Dans la lignée du premier film, qui mêlait film de monstres et film de guerre, Predator 2 remplace ce dernier par un thriller policier musclé. Au début des années 1990, ce genre est marqué par la thématique du trafic de drogue — en pleine effervescence sous la War on Drugs lancée par Reagan — et par la violence des gangs, bientôt omniprésente dans la pop culture. Arnold Schwarzenegger, devenu méga-star, refuse de reprendre son rôle. La Warner souhaitait imposer Steven Seagal, mais Joel Silver puise dans son carnet d’adresses et confie finalement le rôle principal à Danny Glover. Celui-ci incarne le lieutenant Mike Harrigan, un flic vétéran du Los Angeles “futuriste” de 1997. En traquant le baron jamaïcain King Willie (Calvin Lockhart), dont le gang terrorise la ville, Harrigan se heurte à Peter Keyes (Gary Busey), un agent fédéral obsédé par la capture du Predator. Lorsque des trafiquants — puis des policiers — sont retrouvés éviscérés et suspendus comme du gibier, l’affaire devient personnelle.Le choix d’un policier vieillissant, “trop vieux pour ces conneries”, à la place d’un héros bodybuildé, confère au film une identité singulière. Glover incarne un antihéros plus humain, ancré dans la réalité, qui contraste avec la surenchère d’action et de violence voulue par Hopkins. Pour recréer l’esprit de camaraderie du commando du premier volet, Harrigan est entouré d’acteurs à “gueule” : Ruben Blades, Robert Davi, Maria Conchita Alonso et Bill Paxton, ce dernier retrouvant un rôle de grande gueule rappelant Hudson d’Aliens — un clin d’œil qui renforce le lien entre les deux franchises. Il devient d’ailleurs le premier acteur de l’histoire à être tué par un Terminator, un Alien et un Predator.

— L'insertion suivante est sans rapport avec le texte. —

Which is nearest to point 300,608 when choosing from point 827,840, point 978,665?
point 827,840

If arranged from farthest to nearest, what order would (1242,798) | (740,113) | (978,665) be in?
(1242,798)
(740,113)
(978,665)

Après avoir confié Die Hard 2 à Renny Harlin (réalisateur du quatrième Freddy), Joel Silver fait appel à Stephen Hopkins, metteur en scène du cinquième volet (L’Enfant du cauchemar). Ancien collaborateur de Russell Mulcahy sur Highlander et ancien dessinateur pour Marvel UK, Hopkins partage le goût de son mentor pour une mise en scène graphique et cinétique, proche de l’esthétique du comic book. Predator 2 est un film excessif, qui pousse délibérément les curseurs de la violence et du gore. Moins élégant que McTiernan mais plus frénétique, Hopkins imprime une énergie folle à sa caméra virevoltante, tournant dans les quartiers les plus dangereux de Los Angeles — où l’équipe découvrit même un cadavre pendant le tournage. Avec le directeur photo Pete Levy, il compose des ambiances quasi expressionnistes, notamment dans la séquence sous lumière ultraviolette où Keyes tente de piéger la créature. Le film flirte parfois avec le fantastique, comme lors de la confrontation entre King Willie, adepte du vaudou, et le Predator dans une ruelle. Pour renforcer cette atmosphère singulière, Hopkins s’entoure du légendaire Lawrence G. Paull (Blade Runner, Retour vers le Futur), qui conçoit les nouvelles armes du chasseur — la lance rétractable, le Smart Disc, le filet tranchant — et imagine l’intérieur du vaisseau, d’inspiration aztèque. Cette scène finale, spectaculaire, contribue à faire de Predator 2, sans égaler l’original, un film marquant, violent et stylé, emblématique des excès visuels du cinéma des années 90.

Conclusion : Predator 2 est une suite audacieuse qui affirme sa propre identité. Sous la direction nerveuse de Stephen Hopkins, le film fusionne habilement thriller policier et science-fiction fantastique, tout en s’inscrivant dans l’air du temps marqué par la guerre contre la drogue. Sans surpasser le film de McTiernan, il enrichit durablement l’univers du Predator et demeure, plus de trente ans après sa sortie, l’une des suites les plus singulières et sous-estimées du cinéma d’action.